After a decade spent cashing Marvel cheques, Anthony and Joe Russo have set their sights on some more serious filmmaking, namely this self-described “opioid crisis movie” Cherry. Based on the semi-autobiographical novel by Nico Walker, the Apple TV+ original stars Tom Holland – in his fourth collaboration with the directing duo – as the titular character, a disenfranchised youth whom the film follows over a fifteen-year period. First dropping out of college to serve as an Army medic in Iraq, he then returns home and struggles with undiagnosed PTSD, before turning to drugs and resorting to robbing banks to fund his addiction. All the while, Cherry is desperately holding onto his true love and anchor Emily (Ciara Bravo) as both their lives begin to dramatically unravel.
For all its self-importance, Cherry unfortunately offers nothing but platitudes. Touching on hot-button socio-political issues such as the predatory nature of military recruitment amongst the working class, the state’s failure to care for its veterans, the disaster that is American healthcare and its understanding of mental health, the opioid crisis, and the prison system, Cherry has no shortage of material to draw from. However, it seems content to make a half-hearted attempt at commentary, drop the issue, and move onto the next. Perhaps impressively, Cherry manages to entirely avoid saying anything of substance, though it certainly believes itself to be a profound movie.
The Russo brothers bulldoze their way through a coming-of-age story, a war film, a return-from-war film, a drug addiction film, and a redemptive crime movie in Cherry’s painfully long, 140-minute runtime. They borrow the least interesting and most-used tropes from each genre, add nothing new, and deploy them poorly. Completely disjointed and meandering, Cherry has no sense of direction or even of its own identity.

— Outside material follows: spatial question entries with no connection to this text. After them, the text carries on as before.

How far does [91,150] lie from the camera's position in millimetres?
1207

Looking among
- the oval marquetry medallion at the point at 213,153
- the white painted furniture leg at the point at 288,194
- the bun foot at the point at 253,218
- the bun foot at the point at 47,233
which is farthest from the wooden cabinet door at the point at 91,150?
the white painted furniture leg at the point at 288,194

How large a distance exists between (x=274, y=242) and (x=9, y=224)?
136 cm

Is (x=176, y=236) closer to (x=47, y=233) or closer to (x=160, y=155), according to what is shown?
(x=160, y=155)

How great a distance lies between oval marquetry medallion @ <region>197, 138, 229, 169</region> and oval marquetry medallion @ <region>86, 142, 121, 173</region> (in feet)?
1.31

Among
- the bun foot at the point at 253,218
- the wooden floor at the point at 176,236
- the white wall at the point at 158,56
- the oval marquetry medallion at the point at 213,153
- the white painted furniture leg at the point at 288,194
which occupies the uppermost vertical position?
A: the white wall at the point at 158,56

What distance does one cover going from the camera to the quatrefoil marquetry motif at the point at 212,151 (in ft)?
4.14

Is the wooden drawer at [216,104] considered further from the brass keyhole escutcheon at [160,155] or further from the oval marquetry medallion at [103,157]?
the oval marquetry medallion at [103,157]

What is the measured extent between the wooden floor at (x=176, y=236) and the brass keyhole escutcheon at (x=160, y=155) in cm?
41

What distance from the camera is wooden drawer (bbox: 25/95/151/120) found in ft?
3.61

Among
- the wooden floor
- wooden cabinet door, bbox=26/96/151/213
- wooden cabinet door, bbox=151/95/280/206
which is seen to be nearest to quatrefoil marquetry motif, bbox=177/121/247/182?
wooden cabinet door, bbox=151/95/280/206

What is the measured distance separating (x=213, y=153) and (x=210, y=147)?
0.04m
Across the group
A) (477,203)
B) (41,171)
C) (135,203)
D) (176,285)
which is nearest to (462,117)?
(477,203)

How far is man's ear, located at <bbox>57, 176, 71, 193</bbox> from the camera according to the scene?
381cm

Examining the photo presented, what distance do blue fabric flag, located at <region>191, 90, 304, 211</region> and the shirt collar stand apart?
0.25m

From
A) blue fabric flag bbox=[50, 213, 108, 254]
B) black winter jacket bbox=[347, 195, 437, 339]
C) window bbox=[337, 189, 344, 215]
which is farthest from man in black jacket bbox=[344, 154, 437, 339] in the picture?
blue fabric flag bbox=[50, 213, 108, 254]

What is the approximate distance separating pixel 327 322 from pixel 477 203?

Perhaps even more glaringly bad are the cinematography and editing. From its fourth wall-breaking monologues and Tarantino-esque title cards, to the aspect ratio changes, experimental camerawork, over-saturation, and the jolting use of operatic music, Cherry is showy and immature. The directors’ stylistic choices are not only jarring, they often undercut moments of emotional heft by distracting the viewer and taking them right out of the moment.
Fan-favourite Tom Holland does his absolute best with what he is given, throwing himself into the role with enthusiasm; his undeniable talent might be what keeps viewers watching to Cherry’s deeply unsatisfying epilogue, but it also makes plain the script’s inadequacy. There is a lack of cohesion and depth to Cherry’s character that makes it difficult to care about him or his journey – let alone to maintain the audience’s attention throughout the film’s hulking runtime. Meanwhile, where Ciara Bravo’s part should have been a true career-launching opportunity, her role is no more than an empty cliché and a foil to Cherry’s trauma.
Forgettable and haphazardly written, with a style reel better suited to a film graduate’s portfolio than the work of two established, blockbuster directors, and demonstrating a total lack of self-awareness, Cherry reads as little more than a desperate plea for critical and artistic legitimacy after the Russo’s time with Disney. Tom Holland and the source material deserved better.
Cherry releases on Apple TV+ on March 12th, and in select cinemas February 26th.